• Instructions for the task
Quote every entry word for word.
** Start **
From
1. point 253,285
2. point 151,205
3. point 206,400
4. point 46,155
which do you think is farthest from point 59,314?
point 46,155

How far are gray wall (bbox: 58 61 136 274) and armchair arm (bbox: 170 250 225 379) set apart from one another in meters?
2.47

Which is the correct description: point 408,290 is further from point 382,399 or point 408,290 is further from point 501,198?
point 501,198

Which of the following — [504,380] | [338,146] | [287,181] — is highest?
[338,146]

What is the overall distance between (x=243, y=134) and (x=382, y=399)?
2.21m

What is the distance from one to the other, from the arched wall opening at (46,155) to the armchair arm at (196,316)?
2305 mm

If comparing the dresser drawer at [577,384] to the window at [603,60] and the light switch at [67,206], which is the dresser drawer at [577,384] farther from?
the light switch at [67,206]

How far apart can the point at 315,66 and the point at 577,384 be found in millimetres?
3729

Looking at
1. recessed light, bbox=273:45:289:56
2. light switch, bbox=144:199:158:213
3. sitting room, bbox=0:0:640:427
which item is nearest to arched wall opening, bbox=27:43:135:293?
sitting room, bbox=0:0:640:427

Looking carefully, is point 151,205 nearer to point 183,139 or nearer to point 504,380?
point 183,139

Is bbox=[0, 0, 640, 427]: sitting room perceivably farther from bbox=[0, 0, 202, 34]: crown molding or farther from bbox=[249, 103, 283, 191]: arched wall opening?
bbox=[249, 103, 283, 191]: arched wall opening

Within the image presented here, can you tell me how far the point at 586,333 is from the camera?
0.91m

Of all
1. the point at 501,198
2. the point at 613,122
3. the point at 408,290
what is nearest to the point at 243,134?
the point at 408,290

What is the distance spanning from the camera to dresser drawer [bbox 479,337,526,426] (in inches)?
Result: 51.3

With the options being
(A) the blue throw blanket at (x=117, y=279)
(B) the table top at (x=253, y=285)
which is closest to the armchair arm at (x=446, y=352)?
** End **
• The output
From
1. point 253,285
2. point 151,205
3. point 206,400
4. point 46,155
which do you think is farthest from point 59,314?
point 46,155

How far are gray wall (bbox: 58 61 136 274) and armchair arm (bbox: 170 250 225 379) set apart from one another in meters?
2.47

Which is the correct description: point 408,290 is further from point 382,399 or point 408,290 is further from point 501,198?
point 501,198

Which of the following — [504,380] | [338,146] | [287,181] — is highest?
[338,146]

What is the overall distance between (x=243, y=134) and (x=382, y=399)?
2.21m

What is the distance from one to the other, from the arched wall opening at (46,155) to the armchair arm at (196,316)?
2305 mm

If comparing the dresser drawer at [577,384] to the window at [603,60] and the light switch at [67,206], which is the dresser drawer at [577,384] farther from?
the light switch at [67,206]

How far apart can the point at 315,66 and the point at 577,384 be found in millimetres?
3729

Looking at
1. recessed light, bbox=273:45:289:56
2. light switch, bbox=144:199:158:213
3. sitting room, bbox=0:0:640:427
which item is nearest to arched wall opening, bbox=27:43:135:293?
sitting room, bbox=0:0:640:427

Looking carefully, is point 151,205 nearer to point 183,139 or nearer to point 504,380?
point 183,139

Is bbox=[0, 0, 640, 427]: sitting room perceivably farther from bbox=[0, 0, 202, 34]: crown molding or farther from bbox=[249, 103, 283, 191]: arched wall opening?
bbox=[249, 103, 283, 191]: arched wall opening

Within the image presented here, can you tell me how far the point at 586,333 is from the camera?
0.91m

Of all
1. the point at 501,198
2. the point at 613,122
3. the point at 408,290
what is nearest to the point at 243,134?
the point at 408,290

What is the distance spanning from the camera to dresser drawer [bbox 479,337,526,426] (in inches)?
Result: 51.3

With the options being
(A) the blue throw blanket at (x=117, y=279)
(B) the table top at (x=253, y=285)
which is closest to the armchair arm at (x=446, y=352)?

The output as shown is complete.